◆ **Aim**: Copy out, exactly as given, every line from the line with "For green palm" to the end of the listing, both of those lines included.

—————

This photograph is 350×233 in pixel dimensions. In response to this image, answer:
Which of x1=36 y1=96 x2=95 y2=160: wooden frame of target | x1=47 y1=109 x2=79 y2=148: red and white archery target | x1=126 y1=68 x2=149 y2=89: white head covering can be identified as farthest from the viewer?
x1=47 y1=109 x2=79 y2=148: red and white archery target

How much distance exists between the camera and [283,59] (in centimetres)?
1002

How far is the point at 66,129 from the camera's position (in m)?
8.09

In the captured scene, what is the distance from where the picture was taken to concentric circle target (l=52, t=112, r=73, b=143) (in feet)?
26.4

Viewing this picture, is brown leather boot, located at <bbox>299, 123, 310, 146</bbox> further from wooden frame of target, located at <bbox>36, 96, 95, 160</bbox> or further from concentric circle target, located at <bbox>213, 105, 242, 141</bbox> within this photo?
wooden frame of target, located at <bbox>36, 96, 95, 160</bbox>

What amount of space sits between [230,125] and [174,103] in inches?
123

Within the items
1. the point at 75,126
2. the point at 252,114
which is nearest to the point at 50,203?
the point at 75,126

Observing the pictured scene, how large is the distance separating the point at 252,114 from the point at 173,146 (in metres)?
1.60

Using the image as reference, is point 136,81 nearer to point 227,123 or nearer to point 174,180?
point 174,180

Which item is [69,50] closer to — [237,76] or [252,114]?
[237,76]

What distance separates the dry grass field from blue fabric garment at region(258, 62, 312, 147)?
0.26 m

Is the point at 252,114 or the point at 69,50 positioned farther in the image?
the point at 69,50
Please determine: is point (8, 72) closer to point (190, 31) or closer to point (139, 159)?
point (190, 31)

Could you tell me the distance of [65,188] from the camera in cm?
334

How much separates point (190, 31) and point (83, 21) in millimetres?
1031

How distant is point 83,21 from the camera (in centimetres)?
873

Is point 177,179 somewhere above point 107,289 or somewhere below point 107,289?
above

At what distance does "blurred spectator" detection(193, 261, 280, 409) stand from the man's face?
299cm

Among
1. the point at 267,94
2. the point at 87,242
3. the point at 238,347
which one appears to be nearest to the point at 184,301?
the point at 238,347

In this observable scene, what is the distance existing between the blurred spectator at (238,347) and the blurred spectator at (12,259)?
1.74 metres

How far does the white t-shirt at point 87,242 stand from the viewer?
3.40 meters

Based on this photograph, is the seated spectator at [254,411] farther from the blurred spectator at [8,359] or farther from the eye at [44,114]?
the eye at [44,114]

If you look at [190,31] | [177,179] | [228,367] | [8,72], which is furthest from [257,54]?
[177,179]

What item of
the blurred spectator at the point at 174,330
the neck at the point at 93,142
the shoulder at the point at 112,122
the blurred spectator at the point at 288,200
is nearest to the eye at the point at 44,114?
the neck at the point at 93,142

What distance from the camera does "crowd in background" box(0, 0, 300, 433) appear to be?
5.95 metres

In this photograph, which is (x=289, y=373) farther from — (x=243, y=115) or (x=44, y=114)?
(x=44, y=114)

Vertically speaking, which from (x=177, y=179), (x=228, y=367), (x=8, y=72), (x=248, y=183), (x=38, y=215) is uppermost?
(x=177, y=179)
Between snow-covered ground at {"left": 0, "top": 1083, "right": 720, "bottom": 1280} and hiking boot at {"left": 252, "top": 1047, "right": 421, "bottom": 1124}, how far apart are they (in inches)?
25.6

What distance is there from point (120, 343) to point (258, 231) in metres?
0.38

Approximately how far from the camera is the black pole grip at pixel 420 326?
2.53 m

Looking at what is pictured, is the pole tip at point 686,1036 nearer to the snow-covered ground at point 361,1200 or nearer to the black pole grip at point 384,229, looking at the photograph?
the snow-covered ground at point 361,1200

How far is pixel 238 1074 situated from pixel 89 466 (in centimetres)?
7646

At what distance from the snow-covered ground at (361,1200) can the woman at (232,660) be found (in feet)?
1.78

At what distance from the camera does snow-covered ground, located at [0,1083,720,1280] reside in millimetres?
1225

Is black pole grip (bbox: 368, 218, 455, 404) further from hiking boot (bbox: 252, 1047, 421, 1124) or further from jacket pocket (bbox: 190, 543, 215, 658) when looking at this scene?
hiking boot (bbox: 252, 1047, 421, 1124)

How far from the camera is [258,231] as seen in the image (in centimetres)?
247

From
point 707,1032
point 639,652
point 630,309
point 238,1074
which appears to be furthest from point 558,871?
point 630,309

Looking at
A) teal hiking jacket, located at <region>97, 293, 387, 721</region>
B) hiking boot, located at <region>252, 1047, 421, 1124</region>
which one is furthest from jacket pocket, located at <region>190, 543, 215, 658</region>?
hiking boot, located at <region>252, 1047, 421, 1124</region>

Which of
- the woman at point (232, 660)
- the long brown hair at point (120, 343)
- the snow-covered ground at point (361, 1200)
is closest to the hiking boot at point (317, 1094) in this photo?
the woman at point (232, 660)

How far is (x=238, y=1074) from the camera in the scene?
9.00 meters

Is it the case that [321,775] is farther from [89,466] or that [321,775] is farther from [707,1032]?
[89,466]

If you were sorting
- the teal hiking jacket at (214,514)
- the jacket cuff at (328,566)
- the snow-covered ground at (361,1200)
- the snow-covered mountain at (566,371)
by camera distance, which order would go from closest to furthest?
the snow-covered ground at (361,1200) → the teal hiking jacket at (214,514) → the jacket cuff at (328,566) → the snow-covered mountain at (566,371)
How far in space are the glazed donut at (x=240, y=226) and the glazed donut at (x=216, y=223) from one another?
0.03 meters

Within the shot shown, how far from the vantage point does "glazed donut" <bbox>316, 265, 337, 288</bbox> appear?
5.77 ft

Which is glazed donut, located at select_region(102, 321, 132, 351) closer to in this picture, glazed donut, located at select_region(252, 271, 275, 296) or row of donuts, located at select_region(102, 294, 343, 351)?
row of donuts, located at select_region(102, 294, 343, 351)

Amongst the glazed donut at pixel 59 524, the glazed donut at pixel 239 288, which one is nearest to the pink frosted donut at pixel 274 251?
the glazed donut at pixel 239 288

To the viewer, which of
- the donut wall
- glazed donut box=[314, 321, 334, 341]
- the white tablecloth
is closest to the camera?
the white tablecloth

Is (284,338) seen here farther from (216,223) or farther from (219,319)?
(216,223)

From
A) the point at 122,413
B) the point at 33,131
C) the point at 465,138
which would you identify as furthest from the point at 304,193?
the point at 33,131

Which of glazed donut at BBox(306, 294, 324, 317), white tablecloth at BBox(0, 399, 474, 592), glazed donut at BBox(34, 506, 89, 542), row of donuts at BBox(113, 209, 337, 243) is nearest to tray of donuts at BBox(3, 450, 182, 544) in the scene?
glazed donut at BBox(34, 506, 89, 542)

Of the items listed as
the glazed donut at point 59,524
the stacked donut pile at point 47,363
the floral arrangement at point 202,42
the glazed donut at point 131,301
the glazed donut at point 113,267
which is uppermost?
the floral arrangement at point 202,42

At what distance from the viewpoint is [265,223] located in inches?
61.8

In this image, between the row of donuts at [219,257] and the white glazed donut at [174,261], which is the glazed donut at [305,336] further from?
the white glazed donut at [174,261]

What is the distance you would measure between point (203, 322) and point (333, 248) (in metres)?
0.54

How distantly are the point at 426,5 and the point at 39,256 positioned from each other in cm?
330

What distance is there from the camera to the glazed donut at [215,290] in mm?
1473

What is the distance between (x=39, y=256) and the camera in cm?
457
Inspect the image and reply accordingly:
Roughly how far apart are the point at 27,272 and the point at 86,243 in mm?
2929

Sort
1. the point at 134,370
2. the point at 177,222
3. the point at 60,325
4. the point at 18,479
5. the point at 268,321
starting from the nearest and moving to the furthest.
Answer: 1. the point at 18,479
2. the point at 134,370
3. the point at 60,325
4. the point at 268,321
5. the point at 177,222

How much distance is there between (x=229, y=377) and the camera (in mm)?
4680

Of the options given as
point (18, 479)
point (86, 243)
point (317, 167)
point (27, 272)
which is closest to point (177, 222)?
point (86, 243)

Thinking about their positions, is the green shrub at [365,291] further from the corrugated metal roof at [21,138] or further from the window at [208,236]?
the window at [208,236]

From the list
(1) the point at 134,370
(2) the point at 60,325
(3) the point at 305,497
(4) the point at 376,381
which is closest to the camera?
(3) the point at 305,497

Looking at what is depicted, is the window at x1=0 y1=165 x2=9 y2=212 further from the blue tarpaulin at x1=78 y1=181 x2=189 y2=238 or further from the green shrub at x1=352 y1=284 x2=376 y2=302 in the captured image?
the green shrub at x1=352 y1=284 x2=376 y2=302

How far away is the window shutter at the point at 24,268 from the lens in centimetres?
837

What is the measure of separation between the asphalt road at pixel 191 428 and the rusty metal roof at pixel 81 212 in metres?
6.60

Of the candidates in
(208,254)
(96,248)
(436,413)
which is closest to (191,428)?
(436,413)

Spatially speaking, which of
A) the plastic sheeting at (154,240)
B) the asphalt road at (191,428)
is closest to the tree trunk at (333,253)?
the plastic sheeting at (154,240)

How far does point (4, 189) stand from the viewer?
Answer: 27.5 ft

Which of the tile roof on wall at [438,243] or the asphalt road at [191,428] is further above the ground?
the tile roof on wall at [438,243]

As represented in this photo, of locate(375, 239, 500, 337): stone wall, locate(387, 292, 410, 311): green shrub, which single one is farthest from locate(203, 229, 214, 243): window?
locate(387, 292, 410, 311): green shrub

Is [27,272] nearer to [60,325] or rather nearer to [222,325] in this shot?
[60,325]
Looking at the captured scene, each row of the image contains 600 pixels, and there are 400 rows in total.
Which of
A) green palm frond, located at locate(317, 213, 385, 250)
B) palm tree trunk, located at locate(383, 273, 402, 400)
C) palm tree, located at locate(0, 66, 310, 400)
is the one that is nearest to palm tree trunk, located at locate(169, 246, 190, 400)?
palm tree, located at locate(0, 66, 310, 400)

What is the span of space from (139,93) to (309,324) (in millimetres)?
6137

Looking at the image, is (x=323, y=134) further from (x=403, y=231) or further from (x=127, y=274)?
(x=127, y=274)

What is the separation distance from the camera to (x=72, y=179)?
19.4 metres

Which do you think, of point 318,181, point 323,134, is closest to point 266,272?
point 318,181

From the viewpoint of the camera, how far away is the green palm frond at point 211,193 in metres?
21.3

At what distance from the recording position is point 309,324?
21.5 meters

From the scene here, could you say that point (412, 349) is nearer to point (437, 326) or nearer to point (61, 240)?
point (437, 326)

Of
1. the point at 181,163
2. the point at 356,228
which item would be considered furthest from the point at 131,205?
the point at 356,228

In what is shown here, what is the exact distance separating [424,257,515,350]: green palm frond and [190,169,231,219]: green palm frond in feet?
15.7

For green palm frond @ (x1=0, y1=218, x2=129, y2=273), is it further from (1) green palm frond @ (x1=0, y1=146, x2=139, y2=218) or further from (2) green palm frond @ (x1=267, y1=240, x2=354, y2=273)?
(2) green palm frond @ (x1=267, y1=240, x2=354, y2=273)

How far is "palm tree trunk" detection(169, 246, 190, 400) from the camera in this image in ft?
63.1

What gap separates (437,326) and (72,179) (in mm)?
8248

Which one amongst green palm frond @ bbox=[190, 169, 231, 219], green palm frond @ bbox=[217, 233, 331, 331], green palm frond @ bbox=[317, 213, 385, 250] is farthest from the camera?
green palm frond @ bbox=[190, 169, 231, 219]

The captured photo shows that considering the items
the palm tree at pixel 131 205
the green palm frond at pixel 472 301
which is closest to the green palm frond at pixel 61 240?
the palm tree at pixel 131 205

—————

◆ **Task answer**:
For green palm frond @ (x1=0, y1=218, x2=129, y2=273), is it further from (1) green palm frond @ (x1=0, y1=146, x2=139, y2=218) or further from (2) green palm frond @ (x1=267, y1=240, x2=354, y2=273)?
(2) green palm frond @ (x1=267, y1=240, x2=354, y2=273)

How far is "palm tree trunk" detection(169, 246, 190, 400) from the camera in this image in ft?
63.1

What gap separates (437,326) and (72,179) (in mm)?
8248

Which one amongst green palm frond @ bbox=[190, 169, 231, 219], green palm frond @ bbox=[217, 233, 331, 331], green palm frond @ bbox=[317, 213, 385, 250] is farthest from the camera?
green palm frond @ bbox=[190, 169, 231, 219]

The captured photo shows that considering the items
the palm tree at pixel 131 205
the green palm frond at pixel 472 301
which is closest to the green palm frond at pixel 61 240?
the palm tree at pixel 131 205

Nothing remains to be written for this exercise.